The children buzzed, advising one another and tripping over each other’s feet, but eventually the ropes and signs took on the appearance of a huge globe. When it was complete, Edythe announced, “And now we will play ‘Where Am I?’ ”
“Where is she?” William Sholes held both arms toward Edythe. “Teacher’s right there!”
Several of the boys broke into laughter.
“William!” Edythe pointed to a spot away from the group. “Go sit down.”
The boy stared at her, openmouthed.
She took three steps closer to him. “You’ve been disruptive, so you’ve forfeited your opportunity to participate in our activity. You now have two choices. You may do as I instructed and go sit on the ground and watch, or you may walk home. If you choose to go home, I will come by your house after school to tell your parents why you were dismissed from school early.”
Edythe hoped William would go sit away from the group rather than leave. Sending a student home the very first week of school might be interpreted as her inability to handle the class. Each second seemed to stretch into eternity while William stood, his chin jutted stubbornly, staring at the ground. Finally he began to move on stiff legs. Edythe held her breath until he reached the spot she had indicated and plopped down. He folded his arms over his chest and glared at her, but he’d made his choice.
Relieved, she turned back to the other students to explain the rules of the game. It was really quite simple, something she’d concocted while reviewing a map. Each student would take a turn standing at the point where ropes crossed one another. He or she would call out, “Where am I?” and another student would name the spot by reciting the degrees.
They played for half an hour while the morning sun warmed their heads and a ground squirrel chattered from a nearby mound. Edythe kept one eye on the game and the other on William, who toyed with blades of dry grass and pretended he wasn’t watching. But twice she caught him looking longingly toward the group. She hid a smile. Surely after having to miss such fun, he’d be more cooperative.
By the end of the game, even some of the younger children were calling out the locations. They groaned when she indicated they must go inside and begin their next lesson.

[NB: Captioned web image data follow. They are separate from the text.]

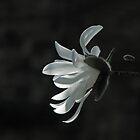 Magnolia Stellata by Sue Robinson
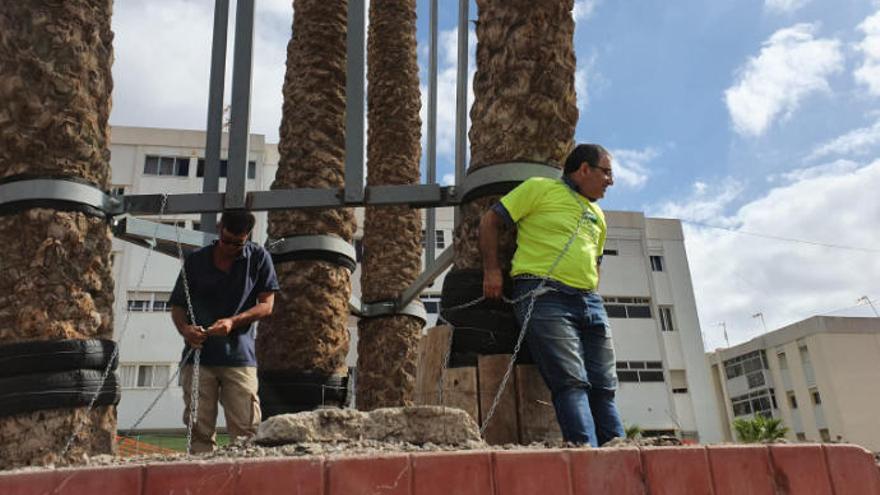 Encadenados contra el transplante de palmeras canarias bicentenarias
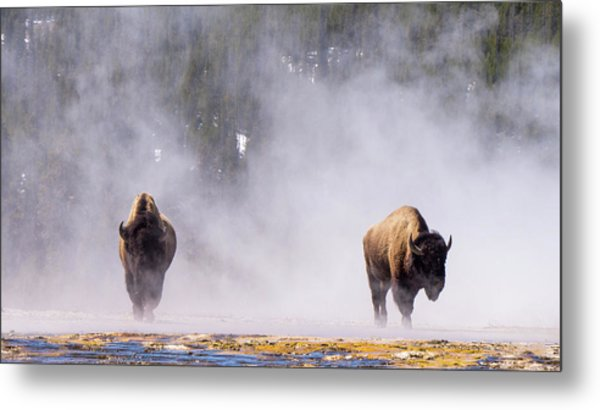 Bison At Biscuit Basin Metal Print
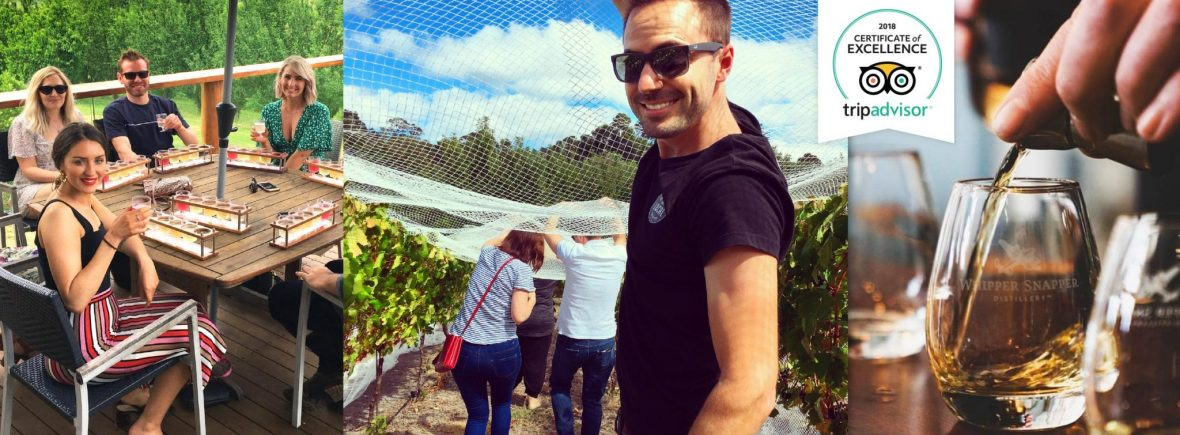 Exploring Bickley Valley vineyards on a cider wine and whiskey distillery tour of Perth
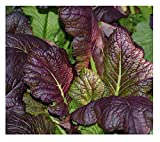 David's Garden Seeds Mustard Greens Red Giant SL3778 (Red) 500 Non-GMO, Heirloom, Organic Seeds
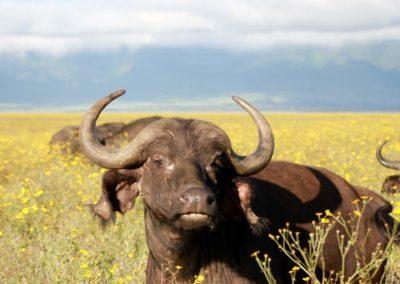 44 - Upepo Safari - Animals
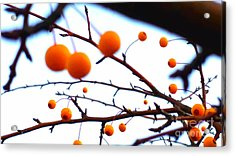 Natural Art Acrylic Print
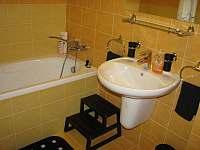 Apartmán Levandule - apartmán k pronajmutí - 11 Říčky v Orlických horách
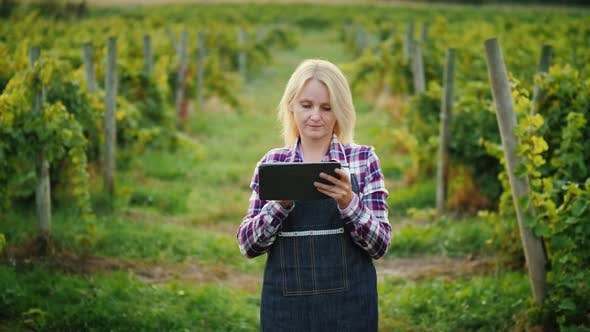 Thumbnail for Young Woman Farmer Uses Tablet Near the Vineyard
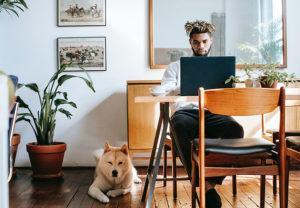 Ein Mann arbeitet im Remote Workspace am Esstisch, neben ihm liegt sein Hund. Bild: Pexels/Zen Chung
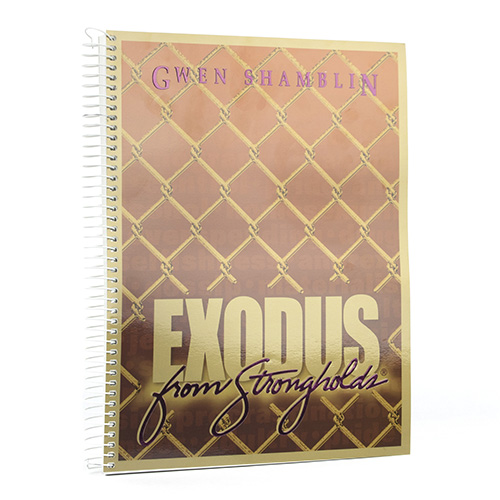 Exodus From Strongholds Workbook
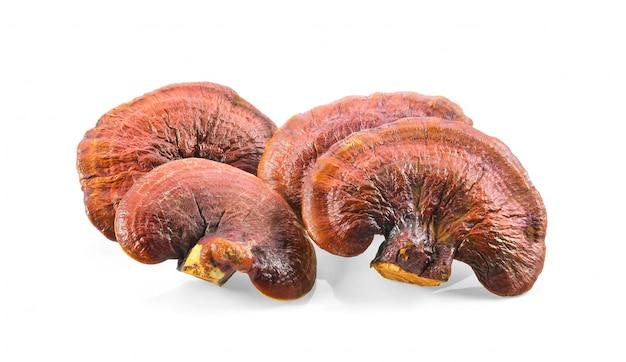 Lingzhi mushroom geïsoleerd op witte ruimte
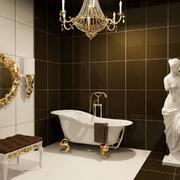 典雅高贵的洗手间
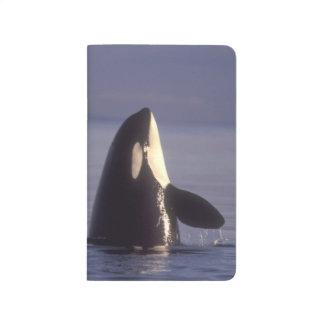 Orca de la orca de Spyhopping (orcinus de la orca) Cuadernos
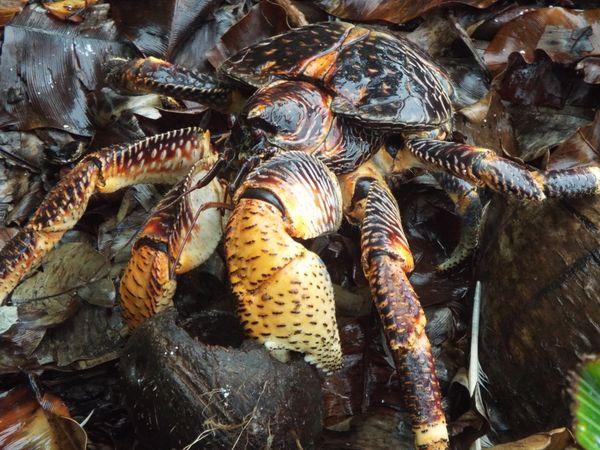 Coconut Crab Eating Coconut thumbnail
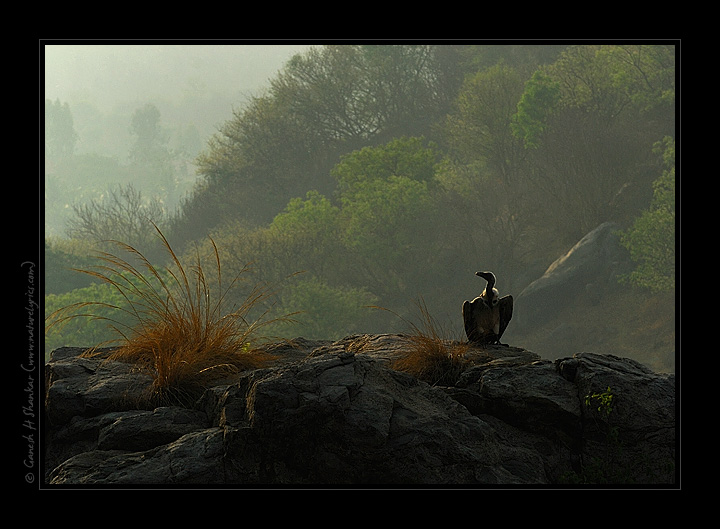 Indian Vulture in its beautiful habitat | Fine Art | Creative & Artistic Nature Photography | Copyright © 1993-2017 Ganesh H. Shankar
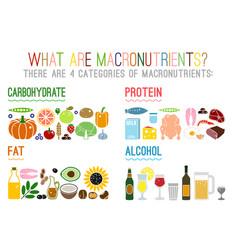 Main food groups macronutrients vector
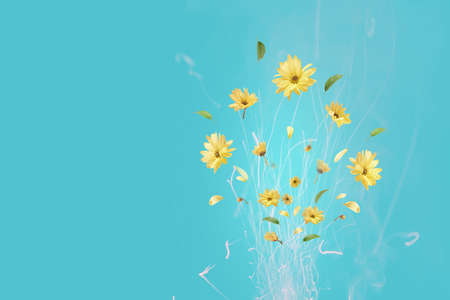 Bouquet of yellow flowers in the form of fireworks on a blue background with copy space.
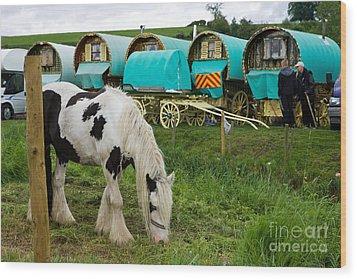 Gypsy Cob And Wagons Wood Print by Liz  Alderdice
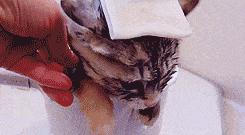 Ciepła kąpiel dla koteła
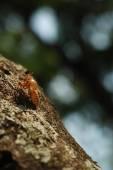 Cricket shell on bark — Stock Photo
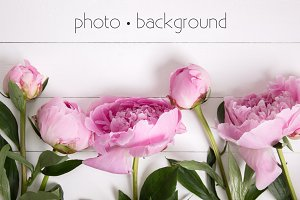 Pink Peonies Stock Photo, Background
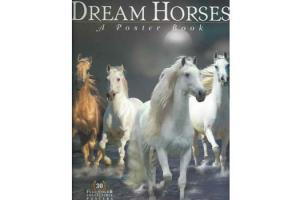 Dream Horses: A Poster Book,Softcover | ISBN-10: 978-1-58017-574-6| ISBN-13: 9781580175746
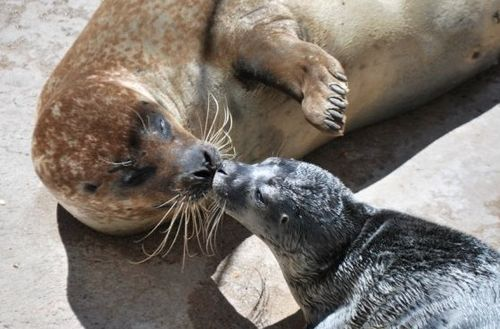 Partially Blind Harbor Seal Proves a Perfect Mother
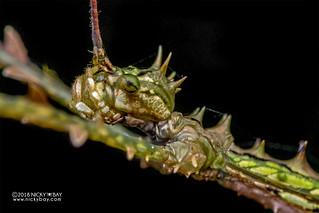 Stick insect (Antongilia laciniata) - DSC_1554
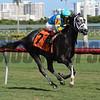 Gidu - Maiden Win, Gulfstream Park, December 23, 2017<br /> Coglianese Photos/Lauren King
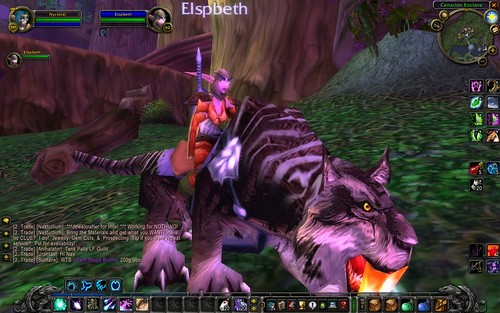 world of warcraft night elf mount. level 40 night elf warrior now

Robert Townsend put his clasped hands beneath his chin. “Aw, Miss Amsel, can’t we play just a little longer?” The other children swarmed around her, taking up the cry to be allowed to continue.
Edythe waved her hands, silencing the group. “We have other things to learn today.” More groans followed, but she offered a compromise. “If you all work hard the rest of the morning and through the early afternoon, we’ll come back out at the end of the day and play some more before you go home.” She shifted to include William, who had risen to his haunches. “Does that sound like a good idea?”